ASO’nun temmuz ayı meclis toplantısı ile 2. ve 3. OSB Müteşebbis Heyet Müşterek Toplantısı, Oda’da gerçekleştirildi. Ardıç, burada yaptığı konuşmada, İstanbul Sanayi Odasının (İSO) “Türkiye’nin İkinci 500 Büyük Sanayi Kuruluşu-2023” verilerinde ASO’ya üye 14 firmanın yer aldığını aktardı.
Ardıç, son dönemde Türkiye’de uygulanan rasyonel politikalarla makroekonomik dengede kısmi iyileşme gözlemlediklerini belirterek, “Merkez Bankası rezervlerindeki artış, Türk lirasının değer kazanması, işsizlik oranlarında azalma, cari açıkta iyileşme ve enflasyonun düşüş trendine girmesi oldukça önemli gelişmelerdir.” diye konuştu.
Merkez Bankası rezervlerindeki iyileşmenin nedeninin düşük kur-yüksek faiz ortamından kaynaklandığını savunan Ardıç, “Kurun bir nevi sabit tutulması ve görece yüksek faiz ödenmesi, önemli ‘carry trade’ imkanı doğuruyor.” ifadesini kullandı.
Ardıç, para ve maliye politikalarını istikrarlı uygulamak için sıcak para konusunda ihtiyatlı bir duruş sergilenmesi gerektiğini vurgulayarak, döviz rezerv birikiminin ülkeler için önemine işaret etti.

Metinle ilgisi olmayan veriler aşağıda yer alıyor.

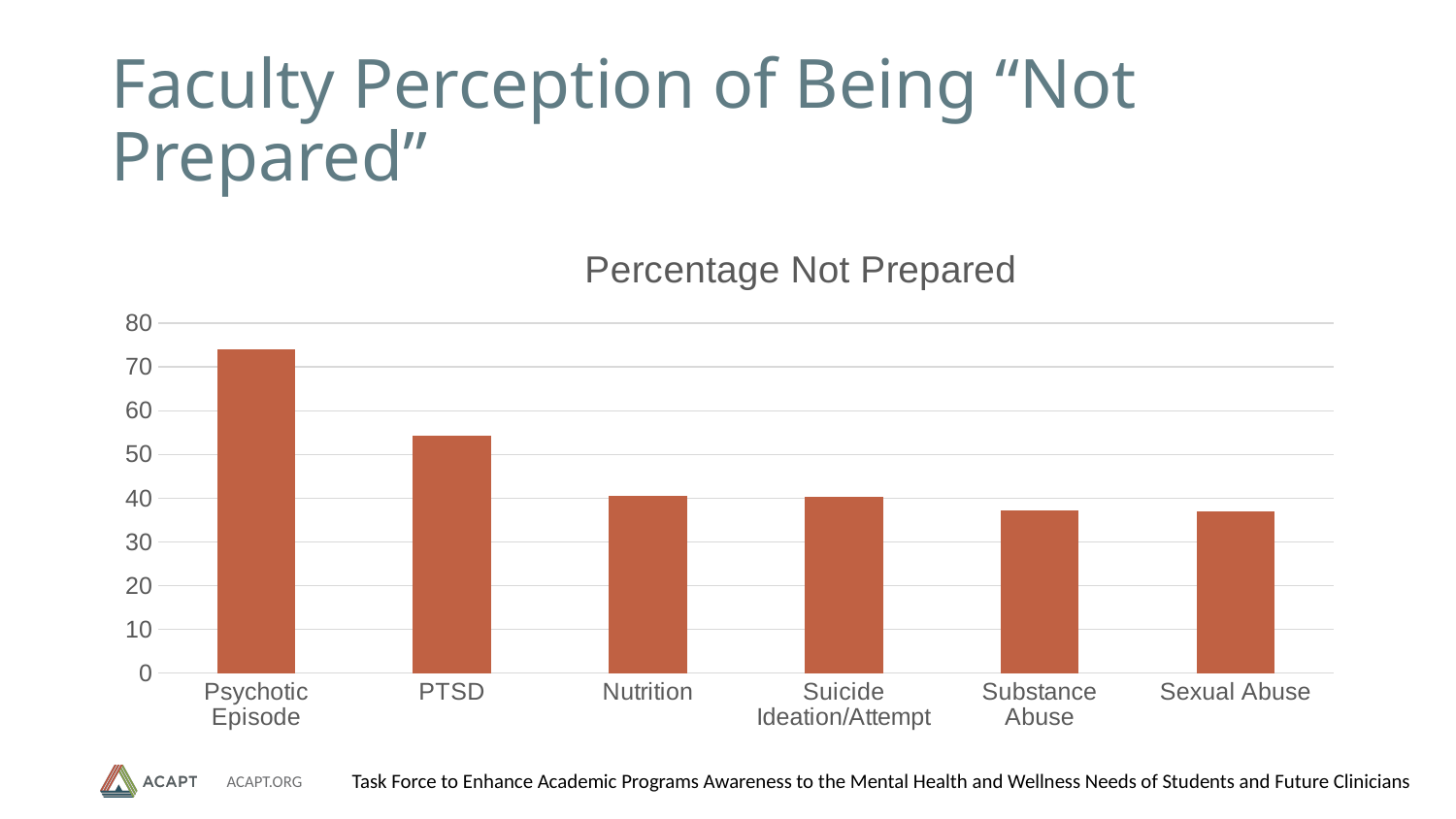
Is the value for Psychotic Episode greater or less than 80? less How many categories are shown on the x axis of the chart? 6 Which category has the highest percentage not prepared? Psychotic Episode Is the value for PTSD greater or less than 50? greater What is the title of the chart? Percentage Not Prepared Do the values generally rise or fall moving from left to right along the x axis? fall What type of chart is shown on the slide? bar chart Is the value for Substance Abuse greater or less than 40? less Which is larger, the value for Psychotic Episode or the value for PTSD? Psychotic Episode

Sanayide yapısal dönüşüm vurgusu
Yüksek teknolojili ürün ihracatında Çin’in ilk, Almanya’nın da ikinci sırada olduğunu dile getiren Ardıç, şunları kaydetti: “Türkiye’nin en büyük 500 sanayi kuruluşunda yüksek teknoloji ürünlerin payı yüzde 7’nin üzerine çıksa da ilk 10 firma içerisinde yüksek teknoloji yoğunluğuna sahip tek bir işletmemiz maalesef yok. Öncelikle yapmamız gereken, sanayide topyekun bir yapısal dönüşümle teknoloji düzeyini, yeni fikirleri, işbirliklerini ve verimliliği artırmaktır. Sanayi ve Teknoloji Bakanlığımızca hazırlık çalışmaları devam eden yeni sanayi stratejisinde; teknoloji ve yüksek katma değerli üretimi, yenilik ve inovasyonu, yeşil ve dijital dönüşümü önceleyen ve bunların içselleştirilmesini sağlayan somut eylemlerin tüm detaylarıyla çalışıldığını düşünüyorum. Biz de ASO olarak bu stratejiye katkı vermek adına yetkililere sunmak üzere bir rapor hazırladık.”
“Faiz indirimi için erken olduğunu düşünüyoruz”
Ardıç, sanayiciler için düşük faiz ortamının elzem olduğunu ifade ederek, “Ancak faiz indirimi için henüz erken olduğunu düşünüyoruz. Enflasyon kalıcı olarak düşüş trendine girmediği sürece faiz indiriminin konuşulmaması daha sağlıklı olacaktır. Erken indirim sinyali, yeni başlayan dezenflasyon sürecini sekteye uğratmamalıdır.” dedi.
Türk lirasının reel değerlenmesinin son 2,5 yılın zirvesinde olduğunu söyleyen Ardıç, kalıcı güven algısını oluşturacak ortam ve politikaların devreye girmesi gerektiğini belirtti. Ardıç, enflasyon düzeltmesi uygulamasının geçici vergi dönemlerinde yapılmamasını talep etti.